In this example, we create a test file on each partition (ext3, ext4 and sdfs) in which we will write 175 000 blocks of 4KB. This will give us a file of 717 MB. dd will return the time and the bandwidth used.
SDFS is almost four times slower than EXT3.
time sh -c "dd if=/mnt/ext3/test of=/dev/null bs=4096 count=175000 && sync" time sh -c "dd if=/mnt/ext4/test of=/dev/null bs=4096 count=175000 && sync" time sh -c "dd if=/mnt/sdfs/test of=/dev/null bs=4096 count=175000 && sync"
We read the same test file (was sent to / dev / null). dd we will return the same information. But it is now reading.
In this second test, the gap is even greater with a ratio of 1 / 15!
- Test with bonnie++
The next step is the analysis of performance using the program bonnie + +. This program analyzes the type of access database to a file, as well as create, read, and destruction of small files simulating the use made by programs like Squid, INN, or programs using the Maildir format (qmail).
# bonnie++ -d /mnt/ext3 -s 512 -r 256 -u0 # bonnie++ -d /mnt/ext4 -s 512 -r 256 -u0 # bonnie++ -d /mnt/sdfs -s 512 -r 256 -u0
The command runs the test using 512 MB in the mounted file system. The other options specify the amount of memory (256 MB), and the user (-u0, that is the administrator).
Note that in certain boxes displayed « +++++ » means that the test to be less than 500 ms and the result could not be calculated.
|SF||test space||KB/s||% CPU||KB/s||% CPU||KB/s||% CPU||KB/s||% CPU||KB/s||% CPU||KB/s||% CPU|
|Sequential creations||Random creations
|SF||number of files||/ sec||% CPU||/ sec||% CPU||/ sec||% CPU||/ sec||% CPU||/ sec||% CPU||/ sec||% CPU|
The order is complied with EXT4 which is slightly higher than EXT3 and SDFS in last place far behind the other 2.
Opendedup is certainly an attractive and promising.

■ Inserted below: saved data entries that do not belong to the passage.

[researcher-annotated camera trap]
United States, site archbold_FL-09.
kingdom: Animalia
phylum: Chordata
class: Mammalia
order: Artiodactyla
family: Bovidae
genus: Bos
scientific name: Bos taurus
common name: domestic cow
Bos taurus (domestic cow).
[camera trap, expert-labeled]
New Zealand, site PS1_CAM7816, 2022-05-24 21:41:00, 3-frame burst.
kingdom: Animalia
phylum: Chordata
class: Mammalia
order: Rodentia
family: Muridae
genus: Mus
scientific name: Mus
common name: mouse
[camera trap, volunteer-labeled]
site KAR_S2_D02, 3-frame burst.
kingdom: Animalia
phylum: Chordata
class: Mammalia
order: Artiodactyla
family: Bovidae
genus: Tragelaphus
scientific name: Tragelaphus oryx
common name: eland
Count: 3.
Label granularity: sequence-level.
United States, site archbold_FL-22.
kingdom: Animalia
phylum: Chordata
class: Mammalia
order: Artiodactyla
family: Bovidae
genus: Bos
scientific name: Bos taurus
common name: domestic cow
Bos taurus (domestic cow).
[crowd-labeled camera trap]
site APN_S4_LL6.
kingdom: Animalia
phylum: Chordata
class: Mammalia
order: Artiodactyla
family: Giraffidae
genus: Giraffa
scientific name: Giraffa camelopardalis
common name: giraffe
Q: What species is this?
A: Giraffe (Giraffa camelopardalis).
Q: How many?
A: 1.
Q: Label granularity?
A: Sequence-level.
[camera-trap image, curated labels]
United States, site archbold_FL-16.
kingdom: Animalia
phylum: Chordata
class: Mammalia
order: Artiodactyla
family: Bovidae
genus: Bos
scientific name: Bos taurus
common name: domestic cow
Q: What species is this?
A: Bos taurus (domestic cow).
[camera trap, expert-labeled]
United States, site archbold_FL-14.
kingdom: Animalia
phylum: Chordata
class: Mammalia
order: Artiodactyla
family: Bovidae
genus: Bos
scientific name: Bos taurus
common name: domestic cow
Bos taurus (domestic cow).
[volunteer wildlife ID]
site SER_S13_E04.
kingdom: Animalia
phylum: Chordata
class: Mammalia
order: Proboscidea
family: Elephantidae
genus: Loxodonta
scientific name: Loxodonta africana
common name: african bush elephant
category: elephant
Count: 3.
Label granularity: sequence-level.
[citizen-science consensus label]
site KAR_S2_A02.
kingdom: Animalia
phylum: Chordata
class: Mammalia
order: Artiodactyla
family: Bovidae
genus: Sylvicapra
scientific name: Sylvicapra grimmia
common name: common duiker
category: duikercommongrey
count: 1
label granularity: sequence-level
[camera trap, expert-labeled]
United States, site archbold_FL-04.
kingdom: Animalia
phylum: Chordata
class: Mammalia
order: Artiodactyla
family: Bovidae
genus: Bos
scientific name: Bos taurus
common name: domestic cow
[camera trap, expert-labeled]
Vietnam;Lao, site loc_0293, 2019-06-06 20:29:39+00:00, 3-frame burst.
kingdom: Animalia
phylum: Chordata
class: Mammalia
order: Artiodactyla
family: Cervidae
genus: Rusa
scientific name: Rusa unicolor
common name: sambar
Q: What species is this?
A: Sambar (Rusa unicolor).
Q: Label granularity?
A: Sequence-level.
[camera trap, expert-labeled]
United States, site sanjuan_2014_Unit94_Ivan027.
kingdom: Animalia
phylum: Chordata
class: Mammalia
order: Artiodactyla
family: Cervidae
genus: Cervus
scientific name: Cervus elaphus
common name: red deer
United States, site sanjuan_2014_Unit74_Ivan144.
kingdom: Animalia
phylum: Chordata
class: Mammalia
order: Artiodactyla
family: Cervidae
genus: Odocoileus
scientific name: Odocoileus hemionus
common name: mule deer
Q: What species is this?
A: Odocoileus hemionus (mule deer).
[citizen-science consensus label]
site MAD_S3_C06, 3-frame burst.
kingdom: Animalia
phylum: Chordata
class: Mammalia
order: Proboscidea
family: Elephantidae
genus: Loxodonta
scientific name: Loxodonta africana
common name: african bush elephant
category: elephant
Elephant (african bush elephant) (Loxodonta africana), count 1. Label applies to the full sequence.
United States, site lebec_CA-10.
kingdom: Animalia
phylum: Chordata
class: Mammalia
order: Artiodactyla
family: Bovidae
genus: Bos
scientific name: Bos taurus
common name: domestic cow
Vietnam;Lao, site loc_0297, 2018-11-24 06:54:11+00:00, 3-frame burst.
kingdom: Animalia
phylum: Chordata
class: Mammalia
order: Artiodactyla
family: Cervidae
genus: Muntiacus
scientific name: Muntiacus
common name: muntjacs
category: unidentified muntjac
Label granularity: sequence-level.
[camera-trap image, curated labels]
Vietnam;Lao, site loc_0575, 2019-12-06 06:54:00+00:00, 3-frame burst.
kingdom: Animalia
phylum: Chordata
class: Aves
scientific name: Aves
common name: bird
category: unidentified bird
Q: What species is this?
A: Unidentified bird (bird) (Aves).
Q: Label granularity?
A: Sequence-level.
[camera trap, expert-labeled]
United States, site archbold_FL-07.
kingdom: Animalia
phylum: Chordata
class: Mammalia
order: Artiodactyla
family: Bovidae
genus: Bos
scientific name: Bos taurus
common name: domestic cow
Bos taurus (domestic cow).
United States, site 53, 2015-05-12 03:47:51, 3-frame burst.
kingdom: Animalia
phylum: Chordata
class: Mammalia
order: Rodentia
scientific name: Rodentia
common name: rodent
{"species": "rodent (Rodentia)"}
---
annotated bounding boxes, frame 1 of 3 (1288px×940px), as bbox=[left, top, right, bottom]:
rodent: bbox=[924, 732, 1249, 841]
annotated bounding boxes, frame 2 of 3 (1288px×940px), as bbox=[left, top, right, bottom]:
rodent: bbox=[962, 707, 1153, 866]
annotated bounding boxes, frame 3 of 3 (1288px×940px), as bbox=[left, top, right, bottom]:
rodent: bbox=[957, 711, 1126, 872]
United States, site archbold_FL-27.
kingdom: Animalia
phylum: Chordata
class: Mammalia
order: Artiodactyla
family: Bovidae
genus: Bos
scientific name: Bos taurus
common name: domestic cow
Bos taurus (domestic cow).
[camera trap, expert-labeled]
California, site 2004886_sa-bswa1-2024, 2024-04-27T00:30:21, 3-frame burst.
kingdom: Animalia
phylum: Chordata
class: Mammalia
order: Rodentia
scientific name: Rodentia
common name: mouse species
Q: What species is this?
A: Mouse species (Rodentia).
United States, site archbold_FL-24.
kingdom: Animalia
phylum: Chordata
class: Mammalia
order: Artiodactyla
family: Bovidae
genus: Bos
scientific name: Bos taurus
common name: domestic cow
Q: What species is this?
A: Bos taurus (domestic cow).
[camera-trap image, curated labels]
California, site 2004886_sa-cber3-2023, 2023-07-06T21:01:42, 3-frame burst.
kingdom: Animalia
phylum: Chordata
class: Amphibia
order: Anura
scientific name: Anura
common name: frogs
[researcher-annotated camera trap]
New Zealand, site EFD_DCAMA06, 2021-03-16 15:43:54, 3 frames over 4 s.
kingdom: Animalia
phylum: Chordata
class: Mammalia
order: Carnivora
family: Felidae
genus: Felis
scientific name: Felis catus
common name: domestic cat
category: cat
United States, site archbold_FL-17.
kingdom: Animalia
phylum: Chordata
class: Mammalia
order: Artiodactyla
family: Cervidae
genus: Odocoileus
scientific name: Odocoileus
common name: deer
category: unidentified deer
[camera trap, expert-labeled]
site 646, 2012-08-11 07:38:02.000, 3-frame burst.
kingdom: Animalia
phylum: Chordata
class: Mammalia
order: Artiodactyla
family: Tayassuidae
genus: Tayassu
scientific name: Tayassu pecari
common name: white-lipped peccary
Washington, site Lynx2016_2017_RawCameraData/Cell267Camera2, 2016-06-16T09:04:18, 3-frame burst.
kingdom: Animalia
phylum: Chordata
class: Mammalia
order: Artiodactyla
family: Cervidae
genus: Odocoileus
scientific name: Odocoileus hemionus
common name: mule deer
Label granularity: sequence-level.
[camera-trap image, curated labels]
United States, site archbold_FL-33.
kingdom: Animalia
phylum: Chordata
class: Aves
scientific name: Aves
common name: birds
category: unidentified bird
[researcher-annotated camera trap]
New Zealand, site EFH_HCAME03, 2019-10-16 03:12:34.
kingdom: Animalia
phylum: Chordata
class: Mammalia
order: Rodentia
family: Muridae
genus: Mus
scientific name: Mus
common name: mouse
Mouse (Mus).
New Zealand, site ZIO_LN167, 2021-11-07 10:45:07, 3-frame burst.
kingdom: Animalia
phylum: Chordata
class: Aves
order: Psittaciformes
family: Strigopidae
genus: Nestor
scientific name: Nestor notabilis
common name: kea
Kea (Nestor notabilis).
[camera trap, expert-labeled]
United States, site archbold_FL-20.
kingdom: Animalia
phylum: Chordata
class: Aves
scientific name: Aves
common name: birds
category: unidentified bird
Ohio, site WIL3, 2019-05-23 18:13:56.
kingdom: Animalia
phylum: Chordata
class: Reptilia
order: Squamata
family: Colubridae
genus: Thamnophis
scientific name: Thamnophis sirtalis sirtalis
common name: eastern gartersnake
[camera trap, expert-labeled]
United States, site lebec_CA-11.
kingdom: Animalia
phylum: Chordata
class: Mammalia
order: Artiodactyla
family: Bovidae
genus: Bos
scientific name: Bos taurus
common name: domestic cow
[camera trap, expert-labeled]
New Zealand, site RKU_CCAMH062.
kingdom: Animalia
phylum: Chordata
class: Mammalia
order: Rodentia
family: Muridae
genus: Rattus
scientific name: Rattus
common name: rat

However for good performance, I think it should be used with disks at 15,000 rev / min and with minimum 4 GB of RAM. Also I noticed an encoding problem when file names contain accented characters. In addition deduplication which is supposed to be in blocks of data does not seem very effective. While the documentation is not abundant but it contains sufficient information. So I certainly must have missed something …
Your comments are welcome if you want to explore this subject.